** Task details **
Decide whether each statement agrees with the article below about Dr. Asahel Clapp: 1. Clapp came to New Albany in 1817 at the age of 24. 2. Clapp's first wife died at the age of 21. 3. Clapp was born in Vermont. Answer yes or no for each and quote the words of the article that settle it.

** Text section **

Start of Block

NEW ALBANY —
If soap operas existed in 19th century Indiana, Dr. Asahel Clapp could have been a lead character.
Married first to a Scribner daughter and then shortly after her death to his late wife’s aunt, New Albany’s first doctor seemed to have an intriguing past. Renowned as both a physician and a botanist, Clapp traveled around America and met world renowned leaders in his field. Some of them even came to his Southern Indiana home to call on the distinguished Hoosier.
“He became a very famous well-known doctor and a very famous botanist and geologist,” said local historian Anne Caudill. “He was one of those people with a scientific turn of mind who spent his whole life investigating, taking notes and keeping a diary.”
But when you visit his grave at Fairview cemetery, you get the feeling Clapp’s life had plenty of heartache as well. Buried in the Scribner plot, the tombs of several of his young children are near his grave. His first wife died at the age of 17 during childbirth and five of his seven offspring through his second marriage didn’t make it past childhood. Even for a doctor, that’s a lot of death for one man to take.
When Clapp arrived in New Albany in 1817 at the age of 24, the doctor’s future was wide open, his life not yet marred by tragedy, at least as far as we can tell.
Little is recorded about his early life. Born Oct. 5, 1792, in Massachusetts, his family moved to Vermont where he received medical instruction from a local doctor. Somehow four years after this apprenticeship, he ended up in Southern Indiana at the home of Joel Scribner, one of the founding fathers of New Albany, where he boarded.
Former brother-in-law and business partner Dr. William Augustus Scribner writes of Clapp in his journal. Excerpts of this have been reproduced in the Daughters of the American Revolution’s history of the Scribner House titled “The Scribner House of New Albany: A Bicentennial Commemoration.”

End of Block

** Record extracts **
Start of Block

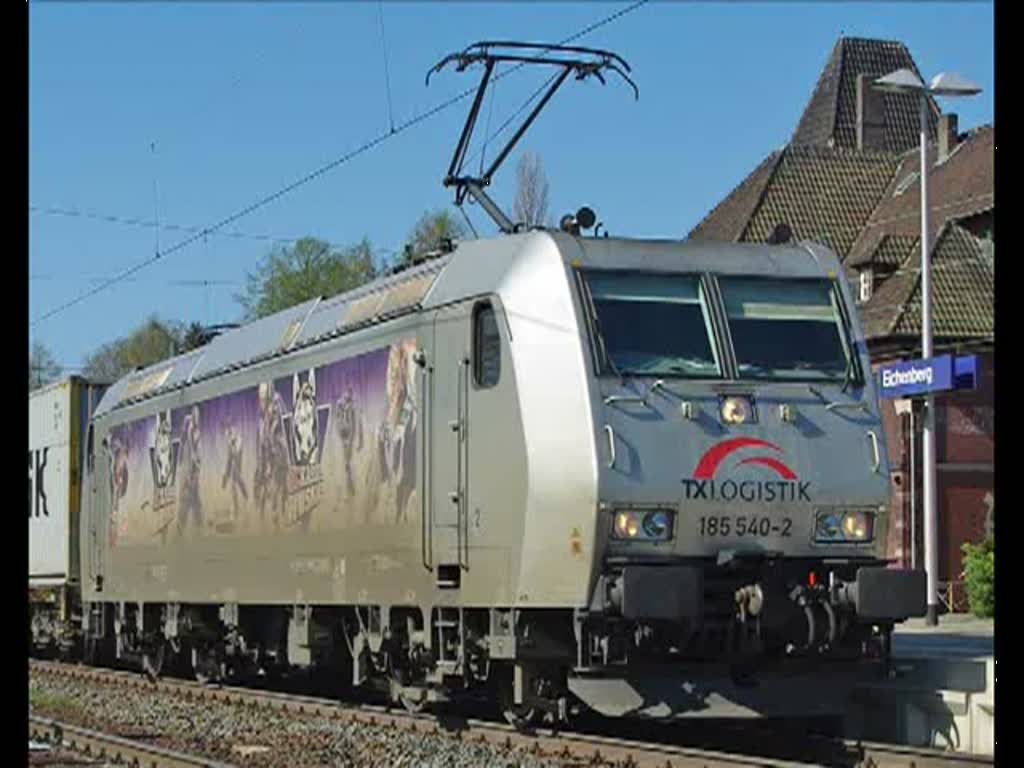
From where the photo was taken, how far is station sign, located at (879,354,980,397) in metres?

End of Block
Start of Block

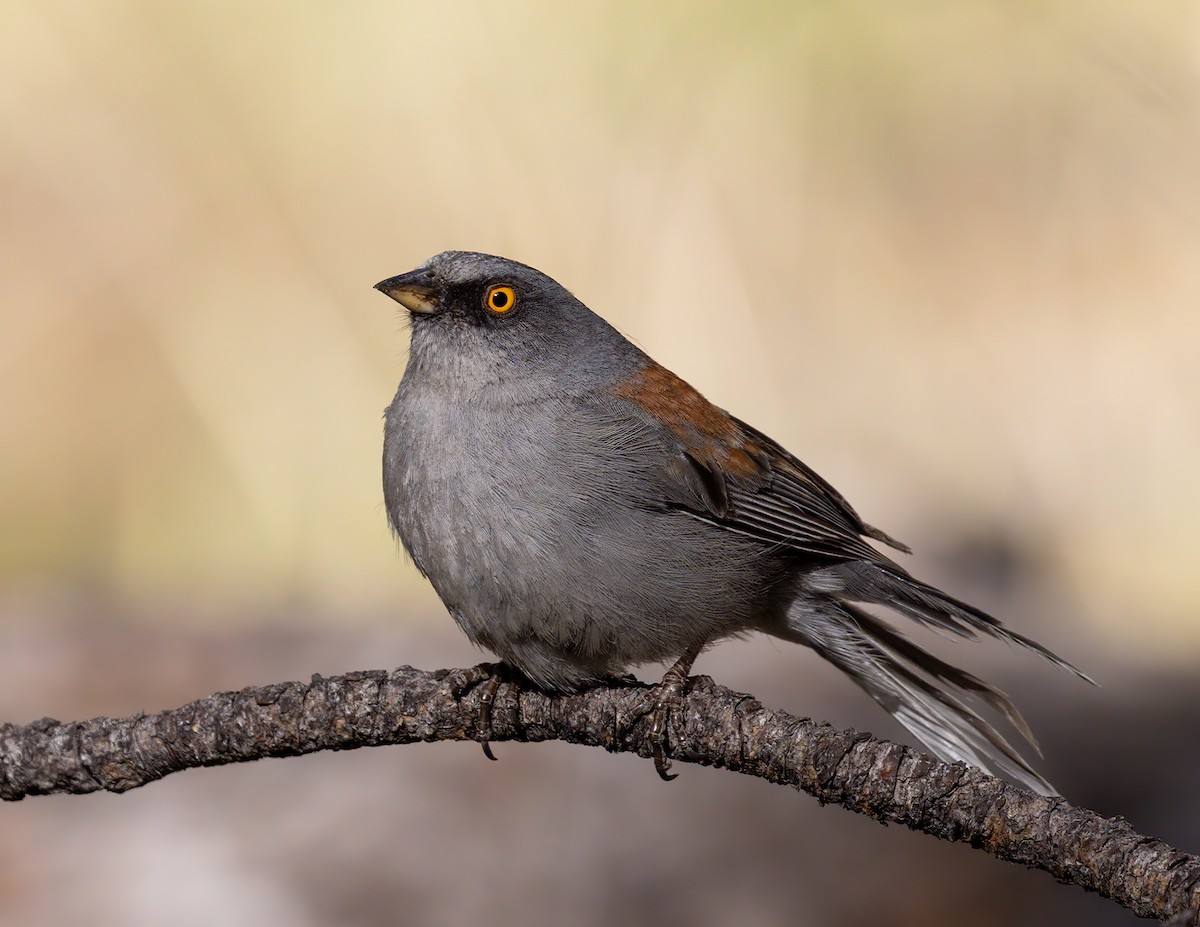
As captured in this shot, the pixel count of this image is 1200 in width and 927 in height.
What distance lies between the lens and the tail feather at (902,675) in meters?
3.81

End of Block
Start of Block

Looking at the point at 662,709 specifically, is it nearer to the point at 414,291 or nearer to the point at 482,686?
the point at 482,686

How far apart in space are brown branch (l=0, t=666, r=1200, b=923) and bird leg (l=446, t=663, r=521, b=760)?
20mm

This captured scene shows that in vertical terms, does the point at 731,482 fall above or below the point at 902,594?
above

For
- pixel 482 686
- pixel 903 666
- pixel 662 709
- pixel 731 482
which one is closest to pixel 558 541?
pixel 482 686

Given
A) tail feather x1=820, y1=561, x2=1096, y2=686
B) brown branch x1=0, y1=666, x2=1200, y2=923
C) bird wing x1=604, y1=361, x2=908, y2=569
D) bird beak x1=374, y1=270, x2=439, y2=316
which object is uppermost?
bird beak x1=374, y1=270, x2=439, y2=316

End of Block

** Response to the exercise **
1. Yes: "When Clapp arrived in New Albany in 1817 at the age of 24"
2. No: "His first wife died at the age of 17 during childbirth"
3. No: "Born Oct. 5, 1792, in Massachusetts, his family moved to Vermont"